> _SOURCE EXCERPT_:

## start

How to Profile a Go Program with pprof

The server fans are screaming

You wrote a function. It passes the tests. It handles the edge cases. You deploy it to production and immediately the server CPU hits 100 percent. The fans spin up. The response times climb. You stare at the code and guess which loop is too slow. Guessing is how you waste days. Profiling is how you find the truth in seconds.

Go ships with a profiler built into the standard library. You do not need third-party tools to see where your program spends its time. The runtime/pprof package captures a snapshot of your program's activity, and the go tool pprof command turns that snapshot into a map of the hot spots.

Sampling, not tracing

Profiling in Go relies on sampling. The runtime does not record every single instruction your program executes. That would be tracing, and tracing adds too much overhead. Instead, the profiler pauses your program every few milliseconds, looks at the current call stack, and writes down what function is running.

## end

Entries for labeling bounding boxes:
## start

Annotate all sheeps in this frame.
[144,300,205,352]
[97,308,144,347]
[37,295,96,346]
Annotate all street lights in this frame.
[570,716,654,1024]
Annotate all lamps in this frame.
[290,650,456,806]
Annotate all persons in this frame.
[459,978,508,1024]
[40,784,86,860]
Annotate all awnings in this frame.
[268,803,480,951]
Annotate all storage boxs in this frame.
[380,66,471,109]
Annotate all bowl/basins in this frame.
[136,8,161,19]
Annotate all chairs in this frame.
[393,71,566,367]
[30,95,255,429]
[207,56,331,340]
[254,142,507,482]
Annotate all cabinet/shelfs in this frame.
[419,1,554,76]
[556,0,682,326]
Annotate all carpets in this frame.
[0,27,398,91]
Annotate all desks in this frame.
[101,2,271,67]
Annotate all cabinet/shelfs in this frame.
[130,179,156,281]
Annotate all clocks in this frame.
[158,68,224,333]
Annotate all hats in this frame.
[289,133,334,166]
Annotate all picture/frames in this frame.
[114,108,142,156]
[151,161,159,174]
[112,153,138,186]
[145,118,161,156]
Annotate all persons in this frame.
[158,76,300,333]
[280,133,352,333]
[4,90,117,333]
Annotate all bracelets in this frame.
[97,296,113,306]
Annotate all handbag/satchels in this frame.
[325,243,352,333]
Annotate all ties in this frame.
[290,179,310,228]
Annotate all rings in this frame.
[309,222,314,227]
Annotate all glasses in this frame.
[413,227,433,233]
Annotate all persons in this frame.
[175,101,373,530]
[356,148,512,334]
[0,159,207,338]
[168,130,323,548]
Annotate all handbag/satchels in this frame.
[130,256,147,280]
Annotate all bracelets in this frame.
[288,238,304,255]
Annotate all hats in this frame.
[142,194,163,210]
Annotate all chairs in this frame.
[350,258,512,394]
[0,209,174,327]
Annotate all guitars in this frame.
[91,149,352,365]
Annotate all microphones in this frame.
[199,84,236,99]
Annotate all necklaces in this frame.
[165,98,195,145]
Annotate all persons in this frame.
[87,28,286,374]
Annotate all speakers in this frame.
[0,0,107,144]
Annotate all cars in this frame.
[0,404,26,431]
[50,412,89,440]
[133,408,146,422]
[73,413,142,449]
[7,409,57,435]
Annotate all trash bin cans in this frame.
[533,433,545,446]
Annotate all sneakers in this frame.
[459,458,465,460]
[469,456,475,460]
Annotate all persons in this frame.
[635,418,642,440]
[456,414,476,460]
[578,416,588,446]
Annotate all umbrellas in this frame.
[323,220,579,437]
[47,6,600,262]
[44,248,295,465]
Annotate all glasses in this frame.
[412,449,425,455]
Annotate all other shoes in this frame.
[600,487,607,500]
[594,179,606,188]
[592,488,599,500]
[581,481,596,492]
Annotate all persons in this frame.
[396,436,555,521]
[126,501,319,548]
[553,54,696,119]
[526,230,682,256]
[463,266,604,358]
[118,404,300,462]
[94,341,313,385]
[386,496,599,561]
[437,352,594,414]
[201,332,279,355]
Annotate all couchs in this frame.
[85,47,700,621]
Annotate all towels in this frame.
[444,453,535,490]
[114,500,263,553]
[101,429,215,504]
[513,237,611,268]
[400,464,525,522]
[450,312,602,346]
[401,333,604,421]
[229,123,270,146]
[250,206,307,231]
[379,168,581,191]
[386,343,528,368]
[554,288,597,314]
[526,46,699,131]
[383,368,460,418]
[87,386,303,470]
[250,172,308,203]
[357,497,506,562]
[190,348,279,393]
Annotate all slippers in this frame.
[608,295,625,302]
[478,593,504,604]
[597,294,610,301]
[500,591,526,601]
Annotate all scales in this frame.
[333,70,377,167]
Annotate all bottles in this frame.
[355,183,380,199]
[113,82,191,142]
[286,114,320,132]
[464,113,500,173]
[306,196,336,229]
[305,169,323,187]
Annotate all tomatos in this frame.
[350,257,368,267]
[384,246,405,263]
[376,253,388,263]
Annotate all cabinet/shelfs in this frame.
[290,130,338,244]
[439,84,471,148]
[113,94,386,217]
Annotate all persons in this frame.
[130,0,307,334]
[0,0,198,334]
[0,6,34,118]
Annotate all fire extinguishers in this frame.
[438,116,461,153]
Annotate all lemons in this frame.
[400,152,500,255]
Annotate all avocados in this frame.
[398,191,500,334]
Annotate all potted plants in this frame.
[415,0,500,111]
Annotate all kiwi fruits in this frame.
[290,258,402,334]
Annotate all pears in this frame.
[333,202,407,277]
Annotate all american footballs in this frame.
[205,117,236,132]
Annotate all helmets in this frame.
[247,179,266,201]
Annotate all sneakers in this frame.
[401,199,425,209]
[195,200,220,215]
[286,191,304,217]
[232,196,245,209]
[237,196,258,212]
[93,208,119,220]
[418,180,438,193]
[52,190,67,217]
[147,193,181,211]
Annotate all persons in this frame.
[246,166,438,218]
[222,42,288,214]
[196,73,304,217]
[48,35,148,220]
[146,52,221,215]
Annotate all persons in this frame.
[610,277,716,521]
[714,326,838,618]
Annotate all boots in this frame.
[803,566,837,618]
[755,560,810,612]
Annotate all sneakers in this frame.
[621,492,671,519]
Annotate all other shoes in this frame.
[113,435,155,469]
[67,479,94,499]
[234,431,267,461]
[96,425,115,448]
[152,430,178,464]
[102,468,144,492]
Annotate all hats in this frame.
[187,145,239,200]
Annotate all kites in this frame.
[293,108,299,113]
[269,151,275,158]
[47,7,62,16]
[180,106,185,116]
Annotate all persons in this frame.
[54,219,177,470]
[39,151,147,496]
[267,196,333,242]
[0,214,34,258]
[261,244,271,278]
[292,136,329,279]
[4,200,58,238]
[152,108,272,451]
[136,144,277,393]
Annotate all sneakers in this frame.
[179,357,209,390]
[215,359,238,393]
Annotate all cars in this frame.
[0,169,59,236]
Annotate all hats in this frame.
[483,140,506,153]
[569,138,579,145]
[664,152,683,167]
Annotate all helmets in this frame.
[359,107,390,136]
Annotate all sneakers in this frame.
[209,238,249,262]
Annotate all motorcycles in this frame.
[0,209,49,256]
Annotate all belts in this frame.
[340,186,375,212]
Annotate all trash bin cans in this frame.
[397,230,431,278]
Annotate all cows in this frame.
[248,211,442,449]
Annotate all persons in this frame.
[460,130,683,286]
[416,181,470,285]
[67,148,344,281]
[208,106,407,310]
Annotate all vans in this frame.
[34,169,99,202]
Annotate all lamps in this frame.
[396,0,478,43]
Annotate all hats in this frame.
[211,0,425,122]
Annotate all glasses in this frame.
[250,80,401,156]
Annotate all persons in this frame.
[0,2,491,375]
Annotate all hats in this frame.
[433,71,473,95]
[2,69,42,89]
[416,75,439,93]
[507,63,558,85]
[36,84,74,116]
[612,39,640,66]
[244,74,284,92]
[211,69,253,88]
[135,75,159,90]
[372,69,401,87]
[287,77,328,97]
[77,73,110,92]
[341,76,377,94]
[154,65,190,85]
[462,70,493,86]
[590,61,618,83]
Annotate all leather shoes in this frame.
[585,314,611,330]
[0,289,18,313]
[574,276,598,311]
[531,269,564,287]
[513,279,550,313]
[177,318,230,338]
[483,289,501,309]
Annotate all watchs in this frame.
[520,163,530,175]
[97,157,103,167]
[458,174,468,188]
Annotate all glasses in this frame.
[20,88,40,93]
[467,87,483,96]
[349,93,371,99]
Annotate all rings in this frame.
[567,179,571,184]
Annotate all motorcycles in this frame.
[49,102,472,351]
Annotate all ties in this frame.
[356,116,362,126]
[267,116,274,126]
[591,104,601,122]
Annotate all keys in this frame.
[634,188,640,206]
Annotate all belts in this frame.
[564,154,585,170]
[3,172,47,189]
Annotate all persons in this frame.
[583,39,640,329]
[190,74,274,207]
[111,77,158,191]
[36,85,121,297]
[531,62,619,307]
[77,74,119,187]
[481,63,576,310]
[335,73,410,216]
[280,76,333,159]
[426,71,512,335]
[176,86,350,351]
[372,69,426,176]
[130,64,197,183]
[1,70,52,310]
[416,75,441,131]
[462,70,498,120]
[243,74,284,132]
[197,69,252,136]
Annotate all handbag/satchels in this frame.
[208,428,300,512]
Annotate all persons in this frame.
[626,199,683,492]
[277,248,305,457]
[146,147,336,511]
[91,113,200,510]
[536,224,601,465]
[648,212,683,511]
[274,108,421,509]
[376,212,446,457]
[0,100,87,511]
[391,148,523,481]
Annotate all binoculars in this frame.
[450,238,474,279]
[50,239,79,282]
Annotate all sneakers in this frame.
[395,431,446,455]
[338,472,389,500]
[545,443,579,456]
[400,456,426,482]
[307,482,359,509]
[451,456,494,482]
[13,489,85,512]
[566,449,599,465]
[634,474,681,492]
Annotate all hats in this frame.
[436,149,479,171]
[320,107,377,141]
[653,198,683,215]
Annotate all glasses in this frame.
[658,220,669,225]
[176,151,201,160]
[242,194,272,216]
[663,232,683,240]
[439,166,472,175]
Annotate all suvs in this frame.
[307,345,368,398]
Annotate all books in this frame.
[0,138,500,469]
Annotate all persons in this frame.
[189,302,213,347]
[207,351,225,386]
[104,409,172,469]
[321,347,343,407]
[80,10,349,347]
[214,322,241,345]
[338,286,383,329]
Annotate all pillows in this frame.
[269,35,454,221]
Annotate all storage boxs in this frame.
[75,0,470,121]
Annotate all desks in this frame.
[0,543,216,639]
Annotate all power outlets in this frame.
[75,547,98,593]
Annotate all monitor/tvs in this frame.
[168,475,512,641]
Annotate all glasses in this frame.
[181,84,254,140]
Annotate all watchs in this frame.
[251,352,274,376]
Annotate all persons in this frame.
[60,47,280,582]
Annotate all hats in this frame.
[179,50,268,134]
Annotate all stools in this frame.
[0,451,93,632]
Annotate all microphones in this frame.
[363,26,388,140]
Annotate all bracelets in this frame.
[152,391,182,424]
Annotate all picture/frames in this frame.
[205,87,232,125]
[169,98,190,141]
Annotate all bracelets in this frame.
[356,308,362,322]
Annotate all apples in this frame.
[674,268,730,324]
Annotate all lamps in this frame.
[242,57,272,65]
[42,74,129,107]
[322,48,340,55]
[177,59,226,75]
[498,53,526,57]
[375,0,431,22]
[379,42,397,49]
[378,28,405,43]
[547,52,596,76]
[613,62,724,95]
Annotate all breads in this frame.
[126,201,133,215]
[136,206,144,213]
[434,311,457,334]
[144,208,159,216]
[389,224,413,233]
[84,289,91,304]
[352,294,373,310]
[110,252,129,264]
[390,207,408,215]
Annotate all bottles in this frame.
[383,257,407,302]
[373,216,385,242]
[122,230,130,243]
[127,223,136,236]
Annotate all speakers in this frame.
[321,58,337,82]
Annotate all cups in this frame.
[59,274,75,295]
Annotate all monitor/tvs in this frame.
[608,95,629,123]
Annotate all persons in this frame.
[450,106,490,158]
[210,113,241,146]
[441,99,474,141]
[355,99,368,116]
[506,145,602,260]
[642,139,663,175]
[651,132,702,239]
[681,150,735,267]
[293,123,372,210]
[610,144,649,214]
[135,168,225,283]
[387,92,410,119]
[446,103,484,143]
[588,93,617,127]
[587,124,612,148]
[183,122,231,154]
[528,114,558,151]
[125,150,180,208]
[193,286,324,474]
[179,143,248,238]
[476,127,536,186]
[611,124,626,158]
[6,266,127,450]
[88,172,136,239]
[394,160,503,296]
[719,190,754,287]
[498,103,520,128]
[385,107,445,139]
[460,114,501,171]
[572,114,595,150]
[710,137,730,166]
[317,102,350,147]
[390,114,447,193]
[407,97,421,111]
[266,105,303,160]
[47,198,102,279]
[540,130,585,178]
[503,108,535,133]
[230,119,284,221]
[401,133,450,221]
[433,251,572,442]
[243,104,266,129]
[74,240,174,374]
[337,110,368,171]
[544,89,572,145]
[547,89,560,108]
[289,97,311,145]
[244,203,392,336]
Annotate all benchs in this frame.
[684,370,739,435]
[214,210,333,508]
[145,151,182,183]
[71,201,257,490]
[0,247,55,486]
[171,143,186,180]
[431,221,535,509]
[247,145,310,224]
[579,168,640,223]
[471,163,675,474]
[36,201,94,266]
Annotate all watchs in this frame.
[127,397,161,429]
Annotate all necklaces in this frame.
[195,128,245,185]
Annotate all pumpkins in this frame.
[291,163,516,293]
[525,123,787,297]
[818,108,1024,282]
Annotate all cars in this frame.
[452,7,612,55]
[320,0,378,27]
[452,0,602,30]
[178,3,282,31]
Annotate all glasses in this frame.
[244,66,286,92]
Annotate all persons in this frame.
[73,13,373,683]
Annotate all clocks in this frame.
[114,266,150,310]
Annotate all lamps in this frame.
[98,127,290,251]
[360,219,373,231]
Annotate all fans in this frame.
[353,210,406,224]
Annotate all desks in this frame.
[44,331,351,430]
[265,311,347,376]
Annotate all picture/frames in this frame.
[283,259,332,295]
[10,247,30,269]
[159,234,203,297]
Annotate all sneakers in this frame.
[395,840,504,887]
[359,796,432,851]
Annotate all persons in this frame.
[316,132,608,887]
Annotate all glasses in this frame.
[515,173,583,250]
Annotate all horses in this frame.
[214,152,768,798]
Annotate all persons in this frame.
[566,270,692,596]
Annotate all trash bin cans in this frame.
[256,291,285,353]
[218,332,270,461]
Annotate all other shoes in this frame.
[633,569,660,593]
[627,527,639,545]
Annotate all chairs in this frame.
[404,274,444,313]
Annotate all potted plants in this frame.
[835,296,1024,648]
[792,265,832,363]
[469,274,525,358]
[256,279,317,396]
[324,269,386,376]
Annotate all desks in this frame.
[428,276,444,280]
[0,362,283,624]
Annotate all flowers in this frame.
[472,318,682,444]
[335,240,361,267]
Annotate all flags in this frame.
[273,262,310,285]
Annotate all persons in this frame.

## end

> _PROMPT A_: According to the Go profiling article, how often does the profiler pause the program to look at the call stack?
> _PROMPT B_: Pick up the Go profiling article after its last sentence and keep writing.
The data has no role here.

> _TASK RESPONSE A_: Every few milliseconds.

> _TASK RESPONSE B_:
Think of it like a security camera that takes a photo every ten seconds. If you see the same person in the frame every time, they are the one doing the work. If you see a different person every time, the work is spread out. The profiler samples the CPU at a fixed frequency, usually 100 times per second. The functions that appear most often in the samples are the ones burning your CPU cycles.

This approach is fast enough to run on production systems with minimal impact. It gives you a statistical view of performance. You get enough data to find the bottleneck without slowing the program down to a crawl.

The bare minimum

Here's the simplest way to capture a CPU profile. You open a file, tell the runtime to start sampling, run your code, and then stop sampling.

package main

import (
	"os"
	"runtime/pprof"
)

func main() {
	// open file for writing the profile data
	f, err := os.Create("cpu.prof")
	if err != nil {
		panic(err)
	}
	// ensure file closes even if main panics
	defer f.Close()

	// tell the runtime to start sampling the stack
	if err := pprof.StartCPUProfile(f); err != nil {
		panic(err)
	}
	// stop sampling and flush the data to the file
	defer pprof.StopCPUProfile()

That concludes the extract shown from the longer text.